Section III presents tables of states rank-ordered by their reported data for exiting, dropout, educational environments, early intervention services and early intervention settings. OSEP uses these tables as part of its monitoring activities. In addition to data from all of the entities mentioned for Section I, the rank-order tables include data for Marshall Islands, Micronesia and Palau.
When Congress reauthorized IDEA in December 2004, it amended the Education Sciences Reform Act of 2002 by adding a new Part E, which established the National Center for Special Education Research (NCSER) as part of the Institute of Education Sciences (IES). NCSER began operation on July 1, 2005.
Section IV of this report describes the 28 research projects funded by fiscal year (FY) 2006 grants made by NCSER under Part E.
This section describes the activities supported by IES with FY 2006 funds under the Studies and Evaluations program, established under Section 664 of the 2004 reauthorization of IDEA. The purpose of this program and the funded activities is to assess the implementation and effectiveness of key programs and activities supported under IDEA.
Vols. 2 and 3 of the 29th Annual Report to Congress consist of tables that were compiled from data provided by the states. Such data are required under the law.
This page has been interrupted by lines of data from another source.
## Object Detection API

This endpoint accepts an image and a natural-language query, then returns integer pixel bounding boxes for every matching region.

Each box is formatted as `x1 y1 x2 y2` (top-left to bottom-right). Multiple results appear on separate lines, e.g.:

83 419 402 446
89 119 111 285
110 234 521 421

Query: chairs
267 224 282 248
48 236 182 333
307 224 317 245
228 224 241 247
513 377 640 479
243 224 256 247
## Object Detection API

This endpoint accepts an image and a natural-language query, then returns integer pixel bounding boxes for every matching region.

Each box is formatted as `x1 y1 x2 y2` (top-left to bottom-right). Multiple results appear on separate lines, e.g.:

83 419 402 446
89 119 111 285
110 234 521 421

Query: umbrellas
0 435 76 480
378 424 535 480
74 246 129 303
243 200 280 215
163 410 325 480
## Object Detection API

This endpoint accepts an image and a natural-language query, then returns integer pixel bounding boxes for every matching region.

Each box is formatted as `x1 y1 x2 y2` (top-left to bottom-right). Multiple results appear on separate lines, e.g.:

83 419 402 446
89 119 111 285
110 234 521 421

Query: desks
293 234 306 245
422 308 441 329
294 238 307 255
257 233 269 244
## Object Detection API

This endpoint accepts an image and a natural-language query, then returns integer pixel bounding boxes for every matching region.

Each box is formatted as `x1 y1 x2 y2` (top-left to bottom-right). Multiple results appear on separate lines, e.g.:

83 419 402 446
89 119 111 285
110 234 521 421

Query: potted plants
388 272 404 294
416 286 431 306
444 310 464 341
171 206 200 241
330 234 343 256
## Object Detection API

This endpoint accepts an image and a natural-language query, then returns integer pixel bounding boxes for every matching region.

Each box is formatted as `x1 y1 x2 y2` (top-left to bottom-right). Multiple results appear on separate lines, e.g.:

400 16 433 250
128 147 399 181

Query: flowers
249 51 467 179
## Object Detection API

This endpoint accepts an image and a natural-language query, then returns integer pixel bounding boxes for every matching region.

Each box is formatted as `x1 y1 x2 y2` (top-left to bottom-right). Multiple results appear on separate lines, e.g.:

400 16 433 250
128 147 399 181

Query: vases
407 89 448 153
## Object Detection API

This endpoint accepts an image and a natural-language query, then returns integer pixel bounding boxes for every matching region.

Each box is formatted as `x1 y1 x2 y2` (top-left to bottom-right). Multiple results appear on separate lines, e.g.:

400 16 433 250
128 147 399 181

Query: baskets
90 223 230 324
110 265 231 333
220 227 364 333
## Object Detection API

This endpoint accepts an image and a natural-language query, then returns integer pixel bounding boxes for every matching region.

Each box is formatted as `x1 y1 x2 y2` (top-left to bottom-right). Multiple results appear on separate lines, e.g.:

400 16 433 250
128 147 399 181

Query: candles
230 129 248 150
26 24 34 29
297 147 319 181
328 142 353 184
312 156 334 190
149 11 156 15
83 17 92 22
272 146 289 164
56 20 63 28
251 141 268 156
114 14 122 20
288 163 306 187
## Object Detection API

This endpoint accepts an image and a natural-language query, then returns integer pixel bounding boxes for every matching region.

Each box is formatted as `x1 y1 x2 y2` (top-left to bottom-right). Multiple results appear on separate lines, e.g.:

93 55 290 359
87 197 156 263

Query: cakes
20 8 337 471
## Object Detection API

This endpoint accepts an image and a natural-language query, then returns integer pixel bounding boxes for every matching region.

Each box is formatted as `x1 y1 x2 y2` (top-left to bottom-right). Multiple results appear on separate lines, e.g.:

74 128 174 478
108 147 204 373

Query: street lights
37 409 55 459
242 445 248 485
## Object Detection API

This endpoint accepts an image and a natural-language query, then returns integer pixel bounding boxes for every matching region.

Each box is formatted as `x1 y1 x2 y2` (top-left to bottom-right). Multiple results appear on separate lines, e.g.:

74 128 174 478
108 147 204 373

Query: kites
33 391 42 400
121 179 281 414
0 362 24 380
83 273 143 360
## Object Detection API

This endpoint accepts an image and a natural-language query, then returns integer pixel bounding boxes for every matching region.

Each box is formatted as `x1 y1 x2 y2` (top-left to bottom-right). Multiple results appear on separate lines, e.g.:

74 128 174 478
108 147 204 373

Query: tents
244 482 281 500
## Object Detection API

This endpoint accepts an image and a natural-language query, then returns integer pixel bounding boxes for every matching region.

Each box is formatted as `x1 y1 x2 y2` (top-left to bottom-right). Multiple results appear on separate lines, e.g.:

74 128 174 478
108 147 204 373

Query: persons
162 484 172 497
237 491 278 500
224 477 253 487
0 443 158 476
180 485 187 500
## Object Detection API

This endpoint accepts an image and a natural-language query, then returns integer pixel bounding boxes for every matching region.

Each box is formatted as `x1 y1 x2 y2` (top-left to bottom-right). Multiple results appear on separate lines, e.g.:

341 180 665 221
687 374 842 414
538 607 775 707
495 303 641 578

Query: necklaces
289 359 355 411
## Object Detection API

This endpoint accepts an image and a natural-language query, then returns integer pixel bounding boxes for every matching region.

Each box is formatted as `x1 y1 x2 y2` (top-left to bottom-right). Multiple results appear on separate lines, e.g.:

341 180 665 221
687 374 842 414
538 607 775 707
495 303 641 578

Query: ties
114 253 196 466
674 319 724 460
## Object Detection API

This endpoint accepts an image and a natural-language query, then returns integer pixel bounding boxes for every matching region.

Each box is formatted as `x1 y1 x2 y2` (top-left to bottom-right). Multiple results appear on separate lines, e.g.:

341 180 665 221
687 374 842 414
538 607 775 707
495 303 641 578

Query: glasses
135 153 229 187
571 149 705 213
In fact, the collection and analysis of these data are the primary means by which OSEP monitors activities under IDEA, thereby helping to ensure the free and appropriate public education of all children with disabilities.
Data tables in vol. 2 cover a multitude of topics regarding states’ implementation of IDEA, Part B; data tables in vol. 3 cover a multitude of topics regarding states’ implementation of IDEA, Part C. In the analysis of data presented in vol. 1, there are frequent references to specific tables in vols. 2 and 3 as sources. In that sense, vols. 2 and 3 can be used as appendices to vol. 1. However, the tables in vols. 2 and 3 provide much more extensive data than are referenced in vol. 1. As such, they may be used by anyone interested in doing further analysis of state activities funded under IDEA.
The state-reported data tables in vols. 2 and 3 of the 29th Annual Report to Congress were developed using OSEP’s Data Analysis System. The latest data tables are posted on www.ideadata.org.